In particular, ISO, WBCSD and WRI highlighted the recently signed Memorandum of Understanding (MoU) under which the organizations have agreed to jointly cooperate on and promote the ISO 14064 standards and the WRI/WBCSD-developed GHG Protocol
In the second week, ISO contributed to discussions concerning a proposed new initiative to fund and encourage small business action on the sustainability agenda. Currently entitled the Sustainability of the Planet foundation, its founders will be seeking to establish the initiative at a global level and to strengthen more formal cooperation with key actors such as ISO, the United Nations Environment Programme (UNEP), the United Nations Global Compact, the International Institute for Sustainable Development (IISD) and WBCSD.
In the final days of the Bali meetings, ISO presented at a special side event organized by the International Emissions Trading Association (IETA) concerning voluntary carbon markets and the impact of the new Voluntary Carbon Standard (VCS).
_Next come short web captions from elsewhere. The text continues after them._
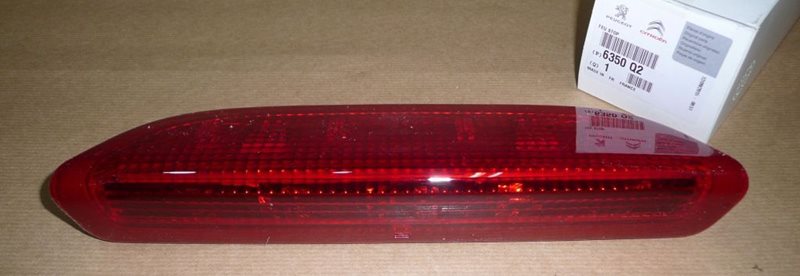 Lampa stopu Peugeot 307 kombi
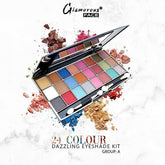 24 Color Dazzling Eyekit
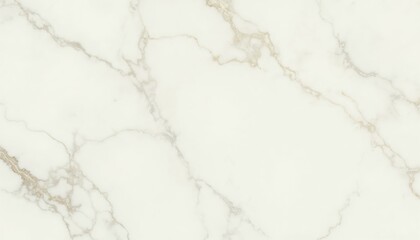 Obraz premium White Marble with Gold Veins: Luxurious Texture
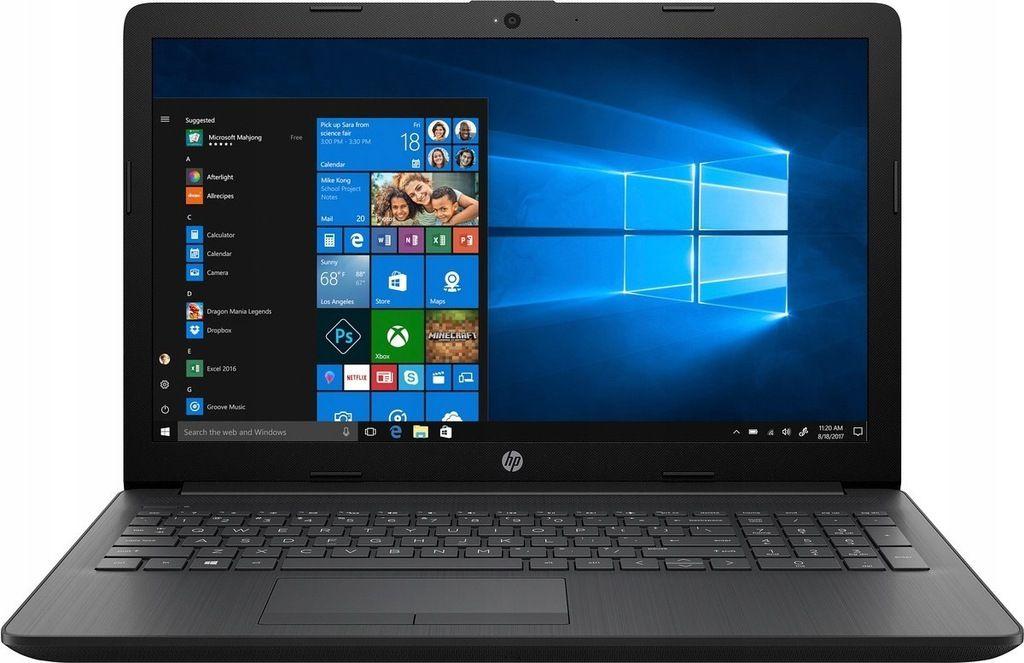 Laptop HP 15-da1601nc (8NE96EAR) 1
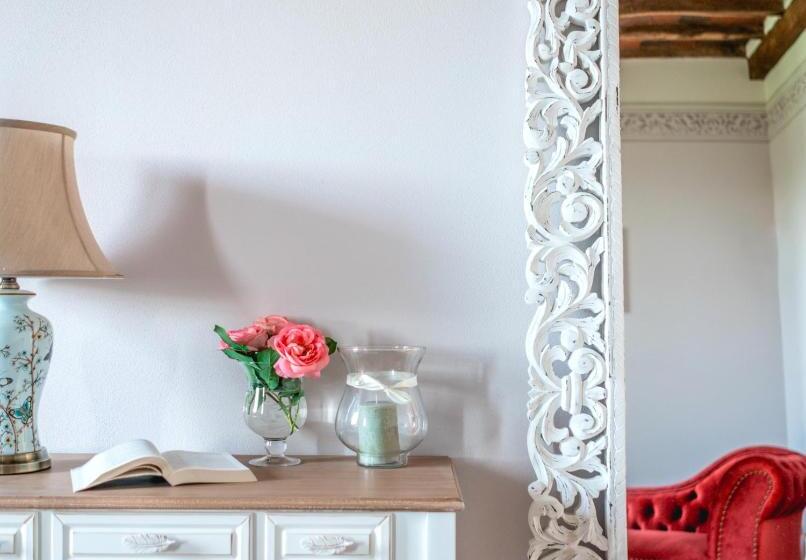 اتاق استاندارد با تخت بزرگ, Villa La Preziosa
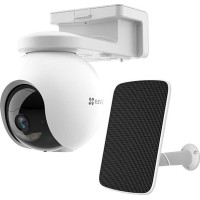 Ezviz CS-HB8/SP-R200 (HB8 Pro Kit) Cameră IP PT de supraveghere 8 MP cu panou solar (4 mm)
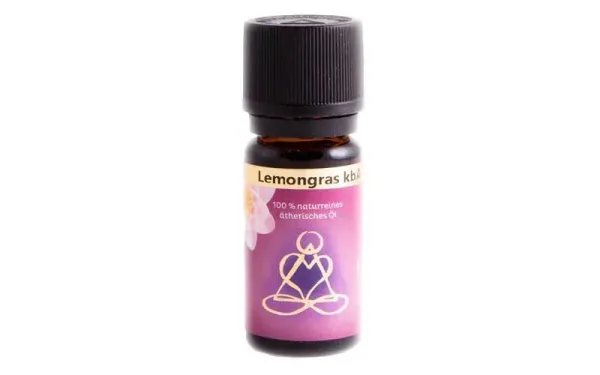 Lemongrass ätherisches Bio Duftöl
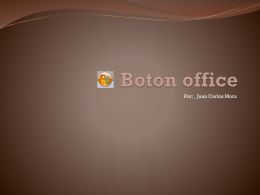 Boton office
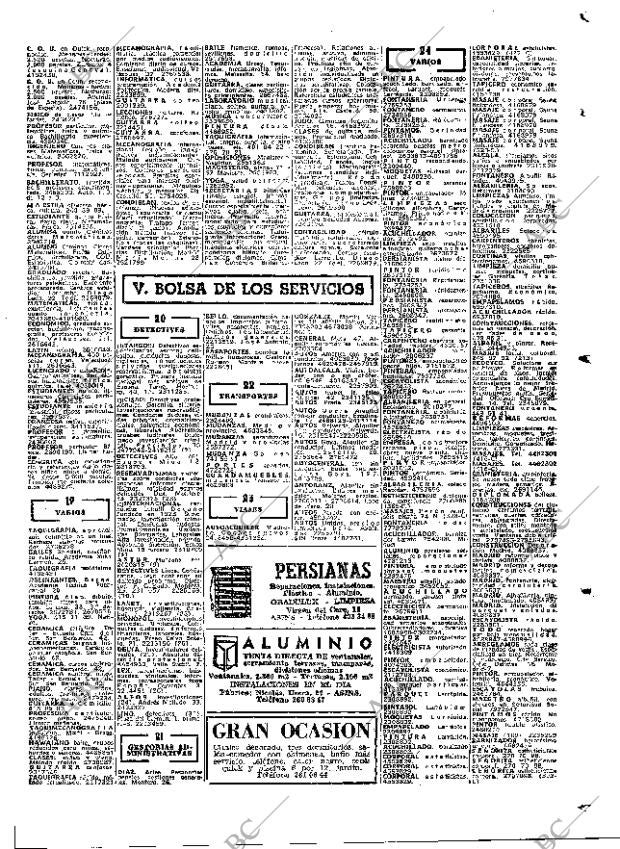 ABC MADRID 03-10-1975 página 99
The VCS is a recently launched, global carbon offset standard that effectively incorporates exacting principles from the ISO 14064 series and ISO 14065.
Co-developed by the IETA, the Climate Group and WBCSD, the VCS will provide a new and much-needed level of assurance for the certification of voluntary offsets, especially targeted to organizations keen to tackle climate change by going "carbon-neutral". Developers of the VCS estimate that annual transactions in the voluntary carbon market could reach USD 4billion in the next five years and that the VCS will be instrumental to this future growth.
ISO International Standards - Practical tools for addressing climate change
Hot topics - Climate change
ISO Deputy Secretary-General Kevin McKinley stated: "The success of all emissions trading programmes will be assisted by extensive use and reference to the globally accepted ISO 14064 series and ISO 14065. In fact, truly additional and material reductions in global GHG emissions can only be achieved through the continued convergence of ISO standards and both the voluntary and regulatory GHG emission verification, validation, accreditation and trading regimes.
"This Bali meeting has been especially useful to promote, particularly with key industry and non-governmental partners, the foundational role that ISO standards are playing in contributing to mitigating climate change and to achieving a truly sustainable world."